Потом был спад, когда бо́льшую часть наркодилеров и просто зависимых людей осудили и посадили. Когда они вышли из нашей же, местной 12-й колонии, начался всплеск заболеваемости. Это было перед началом 2010-х. Как раз в ход пошли «соли», которые как сексуальный возбудитель работают с понятным результатом по ВИЧ. О презервативах в такой ситуации редко вспоминают. По большому счету можно составить график корреляции числа заболевших с посадками и освобождениями из 12-й колонии.

Сейчас примерно каждый 73-й житель Волжского — ВИЧ-положительный, а сколько людей косвенно затронуто инфекцией — не сосчитать. Это семьи, трудовые коллективы, в которых есть люди с ВИЧ. Такой вот филиал Иркутска по пораженности.

Сейчас примерно каждый 73-й житель Волжского — ВИЧ-положительный, а сколько людей косвенно затронуто инфекцией — не сосчитать.

— Вы как активист взаимодействуете в том числе с государством. Как за последние 3–4 года изменилось отношение к людям с ВИЧ на официальном уровне?

— Расскажу о перспективах. Похоже, нас ждет принципиальный сдвиг в положительную сторону. В проекте «Стратегии противодействия распространению ВИЧ-инфекции до 2030 года» есть положение о переводе равного консультирования и школ пациента на уровень медицинской услуги. Мы это, конечно, приветствуем. Особенно позицию о равном консультировании. Звено между врачом и пациентом — это очень важно.
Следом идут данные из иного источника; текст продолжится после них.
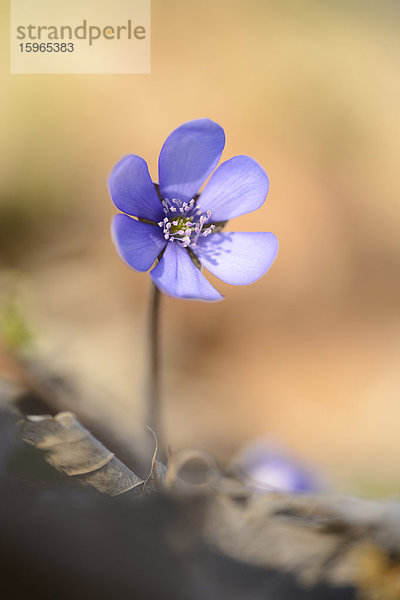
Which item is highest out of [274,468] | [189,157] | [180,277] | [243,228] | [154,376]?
[189,157]

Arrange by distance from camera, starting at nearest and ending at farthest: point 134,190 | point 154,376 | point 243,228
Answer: point 134,190 → point 154,376 → point 243,228

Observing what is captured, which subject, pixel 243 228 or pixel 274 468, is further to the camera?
pixel 243 228

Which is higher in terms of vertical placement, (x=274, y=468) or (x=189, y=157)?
(x=189, y=157)

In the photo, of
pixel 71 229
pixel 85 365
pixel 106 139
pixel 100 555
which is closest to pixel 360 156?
pixel 106 139

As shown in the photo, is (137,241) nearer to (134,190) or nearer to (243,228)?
(134,190)

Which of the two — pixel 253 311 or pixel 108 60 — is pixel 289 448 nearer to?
pixel 253 311

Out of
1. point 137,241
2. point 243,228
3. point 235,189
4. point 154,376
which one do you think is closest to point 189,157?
point 235,189

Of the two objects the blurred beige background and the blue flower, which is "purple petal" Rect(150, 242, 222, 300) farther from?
the blurred beige background
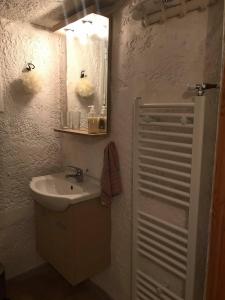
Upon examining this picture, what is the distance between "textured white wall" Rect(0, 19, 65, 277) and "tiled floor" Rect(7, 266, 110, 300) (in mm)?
103

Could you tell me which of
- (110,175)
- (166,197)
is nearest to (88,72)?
(110,175)

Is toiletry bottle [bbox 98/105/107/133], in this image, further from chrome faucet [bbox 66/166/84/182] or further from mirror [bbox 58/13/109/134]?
chrome faucet [bbox 66/166/84/182]

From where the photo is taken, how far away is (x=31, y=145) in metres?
2.21

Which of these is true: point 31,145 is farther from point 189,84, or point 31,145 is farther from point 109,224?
point 189,84

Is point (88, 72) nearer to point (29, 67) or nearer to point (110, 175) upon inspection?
point (29, 67)

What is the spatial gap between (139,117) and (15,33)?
129 centimetres

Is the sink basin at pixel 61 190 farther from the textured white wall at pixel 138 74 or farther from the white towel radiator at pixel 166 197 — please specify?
the white towel radiator at pixel 166 197

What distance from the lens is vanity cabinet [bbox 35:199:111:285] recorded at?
5.54ft

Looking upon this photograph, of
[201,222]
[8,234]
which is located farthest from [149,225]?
[8,234]

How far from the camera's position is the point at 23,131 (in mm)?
2145

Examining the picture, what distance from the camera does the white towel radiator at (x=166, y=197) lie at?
4.09 ft

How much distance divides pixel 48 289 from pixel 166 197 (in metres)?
1.46

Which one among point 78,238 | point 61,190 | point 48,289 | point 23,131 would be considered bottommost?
point 48,289

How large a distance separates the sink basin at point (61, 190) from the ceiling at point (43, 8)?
1279 mm
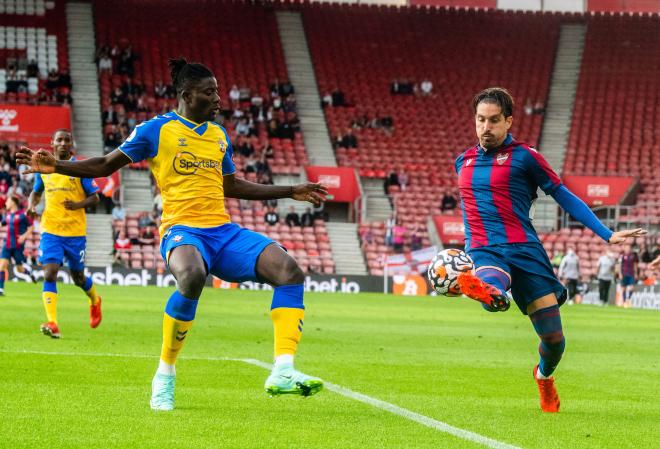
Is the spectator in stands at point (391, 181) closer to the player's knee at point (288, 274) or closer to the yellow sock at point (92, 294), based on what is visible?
the yellow sock at point (92, 294)

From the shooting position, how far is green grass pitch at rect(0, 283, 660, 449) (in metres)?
6.66

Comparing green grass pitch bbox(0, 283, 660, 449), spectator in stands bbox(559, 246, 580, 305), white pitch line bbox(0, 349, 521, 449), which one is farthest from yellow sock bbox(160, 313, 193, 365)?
spectator in stands bbox(559, 246, 580, 305)

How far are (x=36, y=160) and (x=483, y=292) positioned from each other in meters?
2.98

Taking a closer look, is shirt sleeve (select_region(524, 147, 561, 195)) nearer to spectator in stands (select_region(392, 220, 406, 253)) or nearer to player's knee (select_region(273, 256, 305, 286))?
player's knee (select_region(273, 256, 305, 286))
«Человек просыпается, и первая мысль, что он живет с ВИЧ»

— Некоторые ссылаются на вас как на эксперта в равном онлайн-консультировании. Как вы думаете, почему?

— Я консультирую не только по ВИЧ, но и по гепатиту, тоже как равный. Есть несколько волгоградских онлайн-ресурсов, где люди могут обратиться к равным консультантам. Один из первых — группа «Знай и живи» в «Одноклассниках». Для людей с ВИЧ такие группы в начале 2010-х оказались находкой. Для тех, кто постоянно находится под угрозой дискриминации, стигмы, это стало таким уютным закрытым пространством. Люди заходили из-под «левых» аккаунтов с котятами на аватарке, под псевдонимами и без опаски общались. Задавали вопросы, находили друзей. Как было до появления соцсетей? Мне известны случаи, когда люди пять лет хранили свой статус в тайне, кроме врача ни с кем не обсуждали.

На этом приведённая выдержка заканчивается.